(Reprinted with permission from the journal Theological Studies, written by John C. Haughey.)
Edward Farley’s new book Deep Symbols: Their Postmodern Effacement and Reclamation directly addresses our social condition and cultural flux and it comes to grips with what must be done to remedy them.
We have experienced an effacement of the “power words,” i.e. deep symbols that were a major source of social coherence in former generations. We still use such power words as “obligation, law, tradition, hope, the real,” but they have lost their heft or, as Farley would say, their enchantment.
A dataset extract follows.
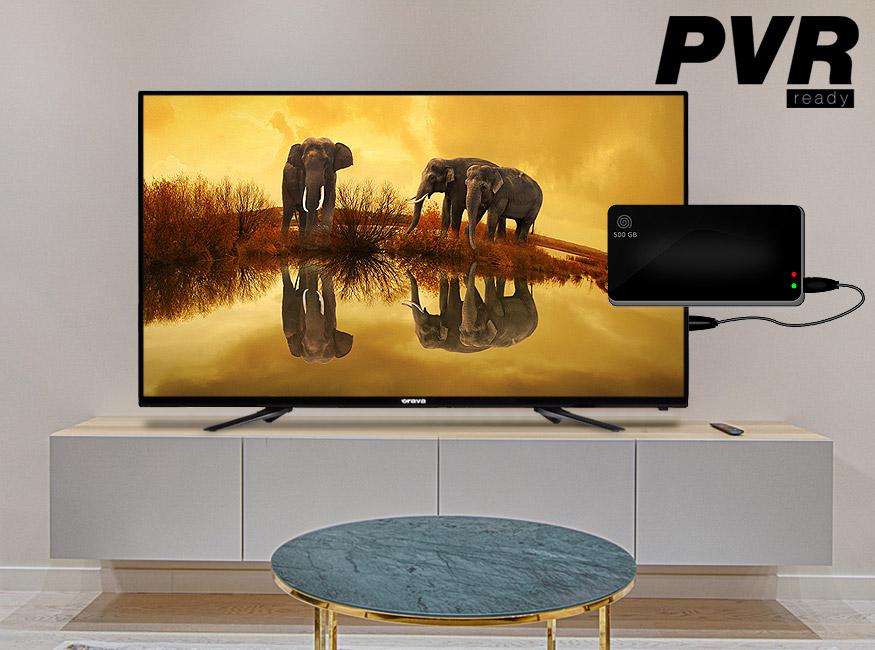 "Televize Orava LT-636 (2020) / 24"" (60 cm)"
Deep symbols have several characteristics: location in a master narrative, normativity, enchantment, and fallibility. The price we must pay for reenchanting these symbols is reengagement with the master narratives and the transcendent reality they have mediated. These symbols will not be reenchanted by analysis, by greater conceptual precision, nor by being isolated one from another. Since the master narratives of religious traditions are the sources of deep symbols, citizens will have to reinvest themselves in these traditions if they wish to be formed and empowered by them. Symbols shape persons and cultures if they are appropriated as symbols. If they are taken as concepts, they will, at best, inform, as they do at present. Evidence of their effacement is the endless wrangling that attends their appropriation as concepts. Farley does not spend much time lamenting, so diligent is he in convincingly constructing a way of understanding and remedying our condition.
Postmodernity, which is given only brief treatment, is seen as the bane of deep symbols because it is always effacing “fixed meanings such as truth, reality, self, God, knowledge, history.” The result is a citizenry which is “multiphrenic,” i.e. constantly exposed to multiple symbolic worlds whose values are endlessly in conflict because they float free of the metanarratival homes from which they derived.